# Good stellplatz in Hemer



## commuter (Jul 13, 2011)

nice but small stellplatz in Hemer with water and EHU next to a museum. I'll post more later when I can use my laptop with a proper keyboard ......why did I bother posting this now? :roll:


----------



## Traveller_HA5_3DOM (May 9, 2005)

Would this be the one on page 296 of the Board Atlas 2011 Board Atlas Web Link


----------



## commuter (Jul 13, 2011)

that's the one. Thanks for posting the link but it looks like you have to register to get access(?)

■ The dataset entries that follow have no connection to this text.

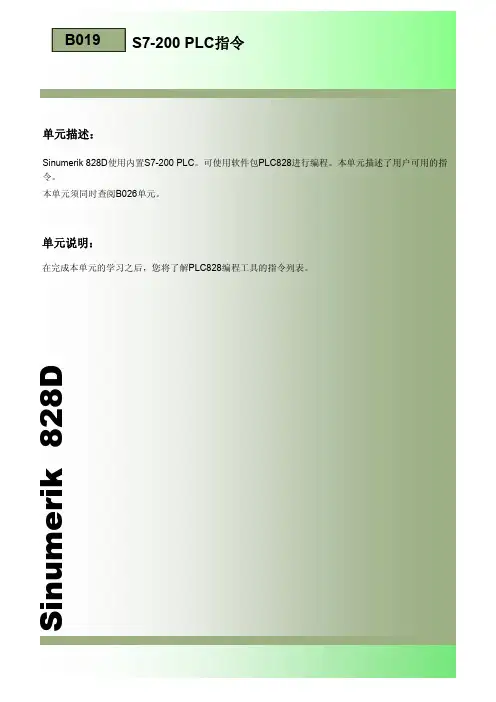 B019

S7-200 PLC指令

单元描述：

Sinumerik 828D使用内置S7-200 PLC。可使用软件包PLC828进行编程。本单元描述了用户可用的指令。
本单元须同时查阅B026单元。

单元说明：

在完成本单元的学习之后，您将了解PLC828编程工具的指令列表。

Sinumerik 828D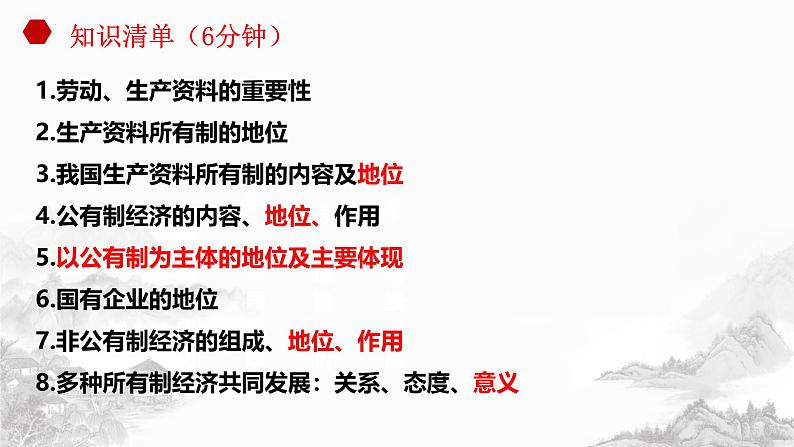 知识清单（6分钟）

1.劳动、生产资料的重要性
2.生产资料所有制的地位
3.我国生产资料所有制的内容及地位
4.公有制经济的内容、地位、作用
5.以公有制为主体的地位及主要体现
6.国有企业的地位
7.非公有制经济的组成、地位、作用
8.多种所有制经济共同发展：关系、态度、意义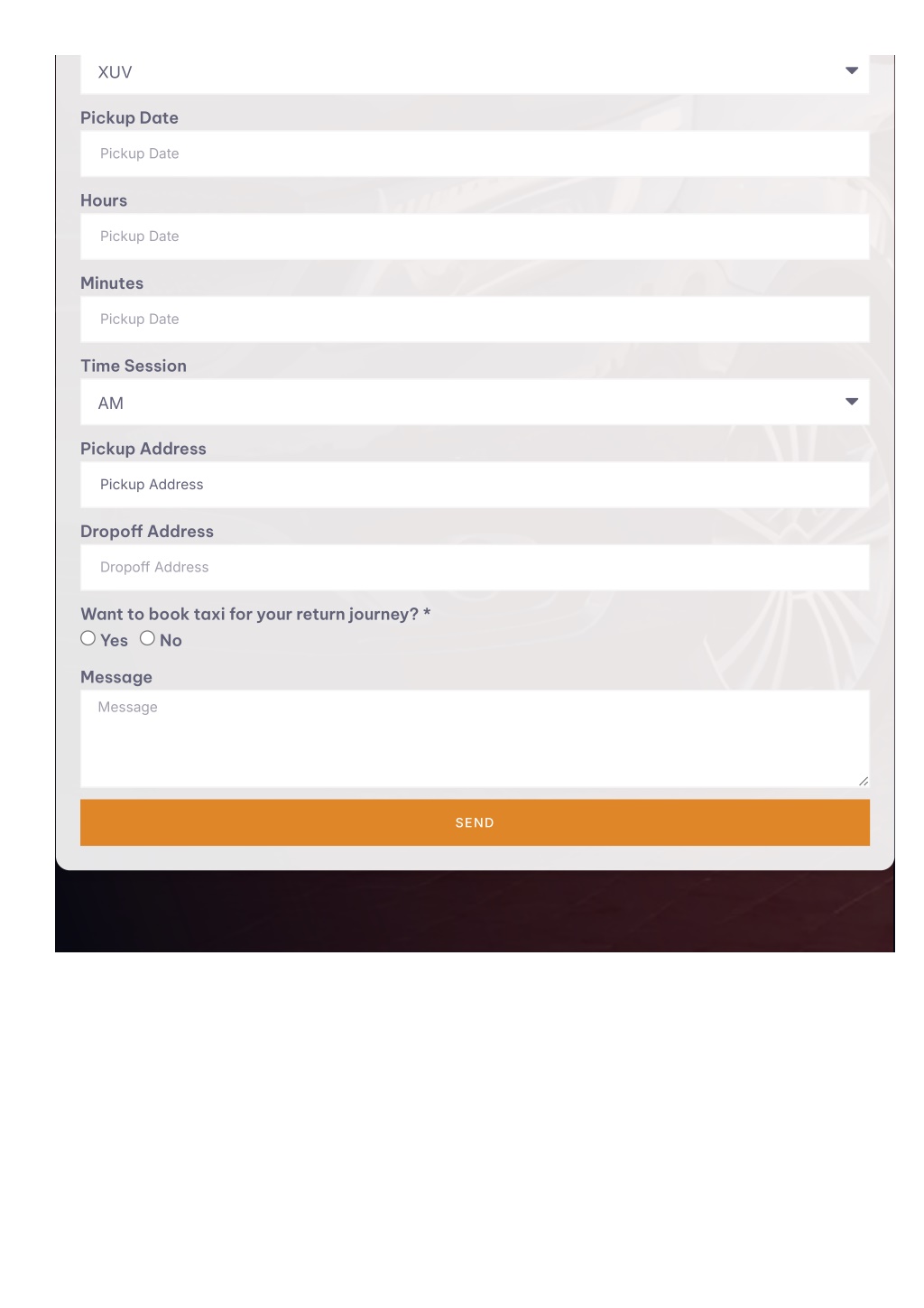 XUV

Pickup Date

Pickup Date

Hours

Pickup Date

Minutes

Pickup Date

Time Session

AM

Pickup Address

Pickup Address

Dropoff Address

Dropoff Address

Want to book taxi for your return journey? *

Yes No

Message

Message

SEND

for those without the bordatlas the GPS co-ord's are 51 degrees 22 minutes 47 seconds N and 7 degrees 46 minutes 13 seconds E

It's got EHU at 50c per KW, water at 1 euro for 5 mins. Takes 20 MH up to 10m with good hardstanding (our pitch was plumb level) not sure of tv reception as there are large trees all round. The toilet faclities seem to be via some kind of hoover type system but we didn't need to empty so not sure how that works. We only stayed one night while visiting relatives in Deilinghofen. The site is south of Dortmund and east of Dusseldorf (does everything begin with D in this area ......apart from Hemer)

It was only built last year for the garden festival which was held in the area so it's all in good order


----------



## commuter (Jul 13, 2011)

that's the one. Thanks for posting the link but it looks like you have to register to get access(?)

for those without the bordatlas the GPS co-ord's are 51 degrees 22 minutes 47 seconds N and 7 degrees 46 minutes 13 seconds E

It's got EHU at 50c per KW, water at 1 euro for 5 mins. Takes 20 MH up to 10m with good hardstanding (our pitch was plumb level) not sure of tv reception as there are large trees all round. The toilet faclities seem to be via some kind of hoover type system but we didn't need to empty so not sure how that works. We only stayed one night while visiting relatives in Deilinghofen. The site is south of Dortmund and east of Dusseldorf (does everything begin with D in this area ......apart from Hemer)

It was only built last year for the garden festival which was held in the area so it's all in good order


----------